Une bronca et les premières huées arrivent lorsque le président du groupe PS, Christian Assaf, défend la tenue des « plénières » à Montpellier. Le climat devient tendu. Dominique Reynié, visiblement agacé, se lève et appelle ses collègues à « la dignité ».
La réunion a commencé depuis moins d’une heure. Mais ce n’est que le début. Un épisode folklorique va intervenir avant que l’atmosphère devienne franchement délétère.
Le sketch du Panama
L’épisode folklorique a pris la forme d’un sketch organisé par un élu du Front de Gauche, Jean-Christophe Sellin. Lors du débat budgétaire, l’élu régional lance aux élus du Front National : « La France, aimez la fiscalement ou quittez-la ». A la fin de son discours, Jean-Christophe Sellin se lève, traverse l’auditorium, et offre un chapeau « Panama » à la présidente du groupe FN !
Il s’agit d’une allusion évidente au scandale « Panama Papers » et à des affaires d’évasion fiscale dans lesquelles le nom de Jean-Marie Le Pen est cité.
La mise en scène de l’élu de gauche est moyennement appréciée sur les rangs de l’opposition. Un élu de droite lance : « nous sommes dans une salle de spectacle (NDLR l’auditorium du Corum) mais on ne doit pas tomber dans le théâtre de bouffon ». Et encore Sacha Briand n’a pas tout vu et entendu.
Carole Delga insultée
La suite et surtout la fin de la séance vont carrément basculer dans la « chienlit ». Un élu du Front National va insulter la présidente Delga («Toi je te respecte pas !»).

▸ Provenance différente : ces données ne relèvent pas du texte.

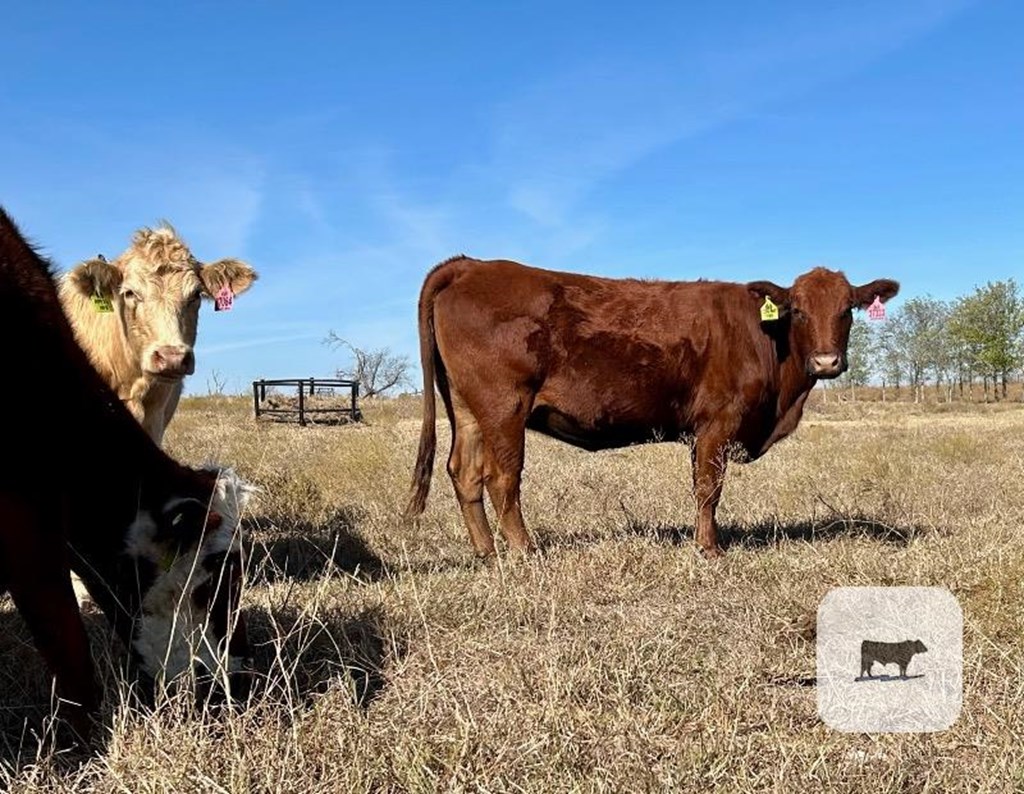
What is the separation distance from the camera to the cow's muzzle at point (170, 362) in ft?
16.9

Le maire FN de Beaucaire, Julien Sanchez, s’est montré particulièrement véhément.
Aux propos tenus dans les travées ou au micro s’ajoutent de « l’agit-prop» : « aller-retour » pour prendre en plein débats des photos postées ensuite sur Twitter, cris « Cahuzac » couvrant l’intervention du président de groupe PS, pancartes « Delgastan » brandies à bout de bras au sujet du nom de la région…
Un élu de droite physiquement intimidé
Un élu LR a été particulièrement visé. Aurélien Pradié est en conflit ouvert avec le Front National dans son département, le Lot. Le conflit s’est déplacé dans l’assemblée régionale. Aurélien Pradié a été empêché physiquement de retourner à sa place : « j’ai dû joué des coudes et c’était vraiment très tendu ».

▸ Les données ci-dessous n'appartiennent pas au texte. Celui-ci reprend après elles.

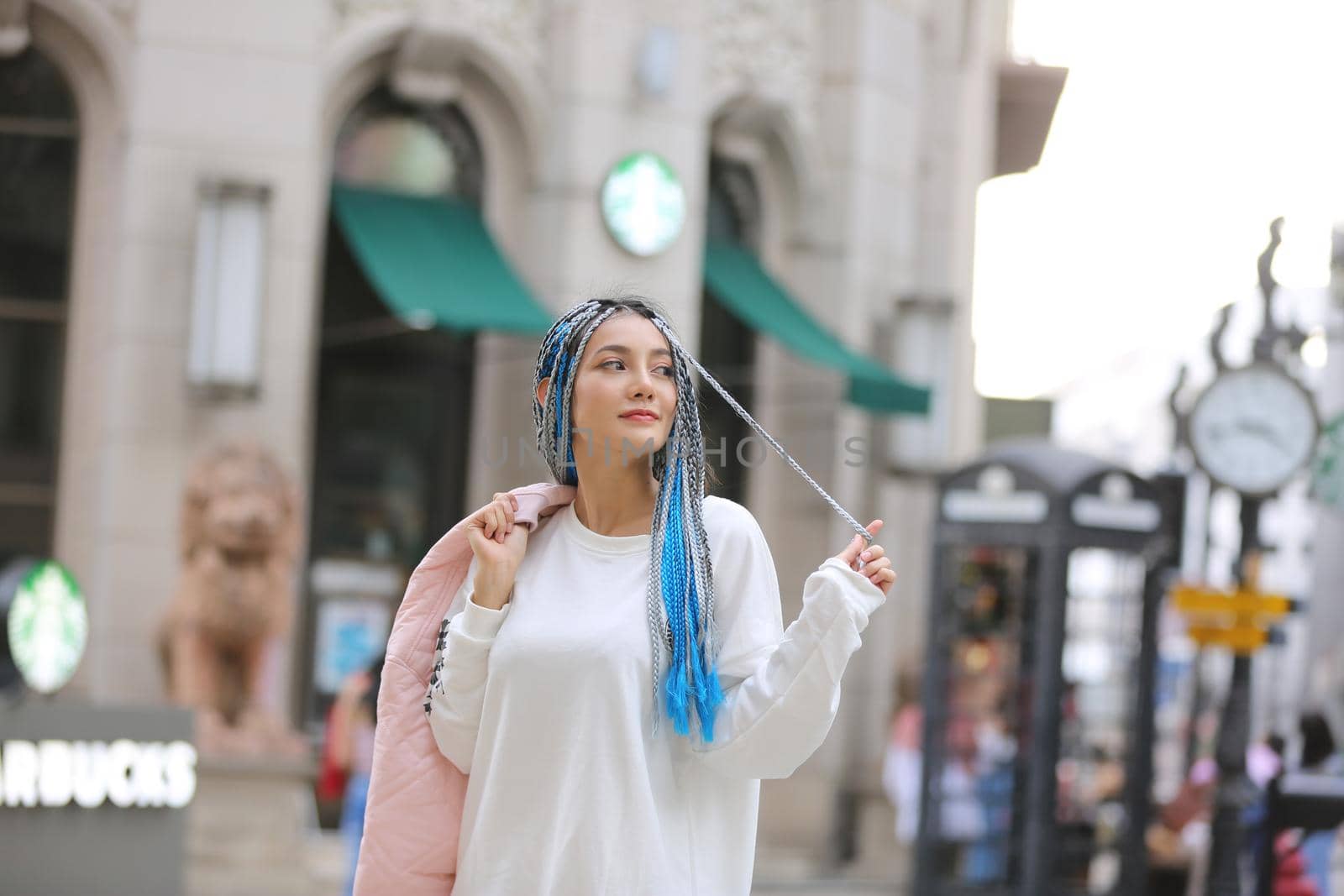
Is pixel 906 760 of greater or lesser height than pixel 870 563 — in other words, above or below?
below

Un élu socialiste, Michel Boussaton confirme : « Coté PS on s’est vraiment demandé si on ne devait pas s’interposer et intervenir. Ce sont des méthodes de voyous ».
« Méthodes de voyous », « hystérie », « grand n’importe quoi »
L’ensemble des événements laisse un gout amer. L’assemblée plénière a duré plus de 8 heures. Des dossiers ont été traités et des votes sont intervenus. Les incidents de séance, vociférations et autres altercations n’ont pas complètement « tué » la réunion du Conseil Régional.
Mais la première assemblée plénière à Montpellier est vraiment (au mauvais sens du terme) extra-ordinaire et totalement stupéfiante. Pour ne pas dire délirante. Plusieurs élus de droite comme de gauche parlent d’un « grand n’importe quoi et d’une véritable hystérie« .
Cette première montpelliéraine laisse un goût amer.
Comme le déclare une personnalité qui a connu les chaudes assemblées du temps de Georges Frêche : «Perso, je n’ai vu jamais cela ».